2. Soak wood chips in bowl of water for 15 minutes, place in small disposable aluminum pan. Place pan directly on primary burner of gas grill, ignite, turn all burners to high and preheat with the lid down until chips are smoking heavily, about 15 minutes. Turn primary burner to medium and shut off other burners, adjusting temperature of primary burner as needed to maintain an average temperature of 275˚. Position ribs over cooler part of grill.

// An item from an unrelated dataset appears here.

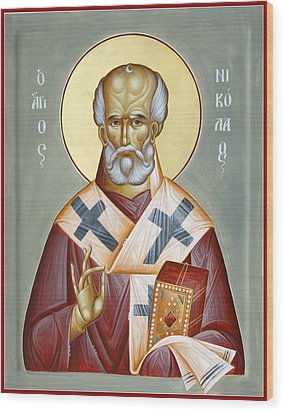 St Nicholas Of Myra Wood Print by Julia Bridget Hayes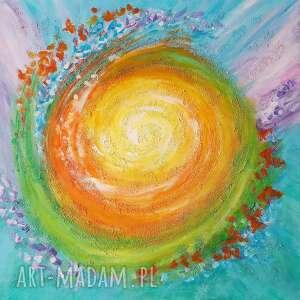 obraz - eskalacja 2 akryl na płótnie, obraz, ezoteryczny, mandala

3. Place sheet of vented aluminum foil directly on top of ribs and cover grill. Grill, turning and rotating ribs after each hour for 3 hours. Brush ribs liberally on both sides with sauce, wrap them tightly with aluminum foil and cook until very tender, about 1 hour more.
4. Transfer ribs (still in foil) to cutting board and rest 30 minutes. Unwrap and brush with additional barbecue sauce. Slice ribs between bones and serve with remaining sauce.

And now the sauce:
  • 2 tsp vegetable oil
  • 1 onion, minced
  • 4 cups chicken broth
  • 1 cup root beer
  • 1 cup cider vinegar
  • 1 cup dark corn syrup
  • 1/2 cup molasses
  • 1/2 cup tomato paste
  • 1/2 cup ketchup
  • 2 tbsp brown mustard (regular if you can't find brown)
  • 1 tbsp hot sauce
  • 1/2 tsp garlic powder
  • 1/4 tsp liquid smoke (optional)
Heat oil in medium saucepan over medium-high heat until shimmering. Add onion and cook until softened, about 5 minutes. Whisk in remaining ingredients except liquid smoke, and bring to boil. Reduce to simmer until mixture is thick and has reduced to 4 cups, about 1 hour. Stir in liquid smoke if using-I didn't.

Corn is so plentiful this time of year that one could ALMOST get tired of eating it boiled on the cob with lots of butter and salt. For a nice change of pace, try Mexican-style grilled corn.
  • 1/4 cup mayonnaise
  • 3 tbsp sour cream
  • 3 tbsp minced cilantro leaves
  • 1 clove of garlic, minced
  • 3/4 tsp chili powder
  • 1/4 tsp black pepper
  • 1/4 tsp cayenne pepper
  • 4 tsp lime juice
  • 1 ounce Pecorino Romano, grated (about 1/2 cup, I substituted parmesan)
  • 4 tsp vegetable oil
  • 1/2 tsp kosher salt
  • 6 large ears of corn, husks and silk removed
1. Turn all burners to high and heat with lid down until very hot. Scrape and oil grate.
2. Combine mayonnaise through cheese in large bowl. In second bowl, mix oil and salt. Brush evenly onto corn and grill until lightly charred on all sides. Remove from grill and bursh with mayonnaise mixture, serve immediately.